Reducing sugar content
“Investing £22m into our already world-class manufacturing facility will give us greater opportunity to produce the variety of sweets that we know bring childlike happiness to our customers. We focus on making great tasting treats that are just sweet enough and will continue to look for ways to reduce sugar content where we can.”
The investment followed a strengthened initiative from Haribo to reformulate its products to contain less sugar. IN 2018, the confectionery firm launched its first reduced sugar treat, Fruitilicious and has since gone on to reformulate its Jelly Babies to contain 25% less sugar than comparable products.
“We’ll continue to lead the way in using only as much sugar as we need to deliver the taste and texture that our customers love,” Hughes added.
The past month has seen a number of food and drink firms invest into their production sites.
Mozzarella and pizza cheese manufacturer Dairy Partners has begun construction of a new £15m cheese production site near Stroud, Gloucestershire.

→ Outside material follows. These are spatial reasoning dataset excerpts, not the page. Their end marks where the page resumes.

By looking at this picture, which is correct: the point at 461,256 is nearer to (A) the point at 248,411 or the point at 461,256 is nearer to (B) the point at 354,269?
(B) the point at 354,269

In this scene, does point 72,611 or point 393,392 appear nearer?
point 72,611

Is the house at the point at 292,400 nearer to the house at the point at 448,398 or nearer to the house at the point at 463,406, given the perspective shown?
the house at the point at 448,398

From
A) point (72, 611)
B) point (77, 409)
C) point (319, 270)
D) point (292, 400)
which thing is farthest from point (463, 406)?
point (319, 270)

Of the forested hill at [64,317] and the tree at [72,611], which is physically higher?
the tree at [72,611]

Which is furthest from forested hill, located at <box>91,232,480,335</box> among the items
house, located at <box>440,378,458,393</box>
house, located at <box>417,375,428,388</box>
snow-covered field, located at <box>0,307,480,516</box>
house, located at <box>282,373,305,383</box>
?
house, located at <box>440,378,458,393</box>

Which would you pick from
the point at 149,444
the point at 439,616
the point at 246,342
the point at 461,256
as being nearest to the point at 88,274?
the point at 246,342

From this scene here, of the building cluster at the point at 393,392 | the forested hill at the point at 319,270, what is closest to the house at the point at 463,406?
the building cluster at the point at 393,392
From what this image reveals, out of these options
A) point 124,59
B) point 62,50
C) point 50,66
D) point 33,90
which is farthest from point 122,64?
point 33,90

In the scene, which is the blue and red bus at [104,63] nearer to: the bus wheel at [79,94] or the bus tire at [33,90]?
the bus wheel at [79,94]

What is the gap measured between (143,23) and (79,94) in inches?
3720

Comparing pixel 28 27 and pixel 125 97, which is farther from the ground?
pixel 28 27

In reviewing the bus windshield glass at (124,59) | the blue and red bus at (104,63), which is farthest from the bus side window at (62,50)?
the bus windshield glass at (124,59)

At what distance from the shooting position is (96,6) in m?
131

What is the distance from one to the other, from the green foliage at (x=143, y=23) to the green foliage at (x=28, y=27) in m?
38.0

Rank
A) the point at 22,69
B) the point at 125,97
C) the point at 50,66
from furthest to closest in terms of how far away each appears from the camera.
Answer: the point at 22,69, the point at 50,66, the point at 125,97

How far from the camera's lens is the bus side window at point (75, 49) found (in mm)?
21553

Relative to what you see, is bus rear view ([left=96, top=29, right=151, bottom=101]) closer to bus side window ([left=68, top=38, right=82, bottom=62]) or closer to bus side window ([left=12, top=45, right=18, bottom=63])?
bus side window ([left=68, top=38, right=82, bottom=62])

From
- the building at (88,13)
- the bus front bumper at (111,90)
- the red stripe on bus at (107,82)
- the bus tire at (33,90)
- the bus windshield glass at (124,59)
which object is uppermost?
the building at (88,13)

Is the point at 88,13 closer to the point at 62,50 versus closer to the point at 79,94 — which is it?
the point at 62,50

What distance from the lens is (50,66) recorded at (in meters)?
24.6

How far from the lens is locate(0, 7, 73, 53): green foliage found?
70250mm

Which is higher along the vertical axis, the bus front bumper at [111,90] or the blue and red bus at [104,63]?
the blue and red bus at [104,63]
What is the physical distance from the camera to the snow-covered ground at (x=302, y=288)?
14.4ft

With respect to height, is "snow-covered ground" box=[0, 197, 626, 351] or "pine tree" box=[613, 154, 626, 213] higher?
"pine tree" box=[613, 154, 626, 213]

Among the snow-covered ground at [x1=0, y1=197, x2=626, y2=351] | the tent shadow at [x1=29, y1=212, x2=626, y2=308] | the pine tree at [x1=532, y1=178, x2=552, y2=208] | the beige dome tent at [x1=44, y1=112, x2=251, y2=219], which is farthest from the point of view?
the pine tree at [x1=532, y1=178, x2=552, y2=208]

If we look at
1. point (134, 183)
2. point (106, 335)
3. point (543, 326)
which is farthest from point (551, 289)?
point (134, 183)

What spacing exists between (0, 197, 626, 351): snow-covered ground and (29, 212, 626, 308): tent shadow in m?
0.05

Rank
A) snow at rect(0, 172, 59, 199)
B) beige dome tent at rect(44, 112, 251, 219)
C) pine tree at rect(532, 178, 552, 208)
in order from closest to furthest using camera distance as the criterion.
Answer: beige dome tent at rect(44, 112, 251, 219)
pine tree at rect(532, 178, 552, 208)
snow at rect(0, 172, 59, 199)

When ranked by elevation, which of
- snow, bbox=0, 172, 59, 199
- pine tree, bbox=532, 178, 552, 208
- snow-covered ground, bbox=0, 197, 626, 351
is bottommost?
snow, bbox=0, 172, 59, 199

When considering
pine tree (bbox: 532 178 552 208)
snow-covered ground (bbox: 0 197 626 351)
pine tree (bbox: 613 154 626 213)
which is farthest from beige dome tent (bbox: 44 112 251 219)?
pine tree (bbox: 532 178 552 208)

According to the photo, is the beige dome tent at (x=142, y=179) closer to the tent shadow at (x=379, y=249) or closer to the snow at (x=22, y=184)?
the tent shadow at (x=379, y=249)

Dairy Partner’s new 7,000m2 facility will be located on a 2.1 hectare greenfield site just outside of Stonehouse and will incorporate production, storage and logistics areas, as well as offices, a test kitchen and café.
Meanwhile, Anglesey-based Mona Island Dairy is to create 100 new jobs as part of a £20m investment into a new cheese factory at its existing facility.
Due for completion in September this year, the 2,322.5m2 facility has been supported by a £3m grant from the Business Innovation and Tourism Escalator Scheme and will produce 7,000 tonnes of cheese a year.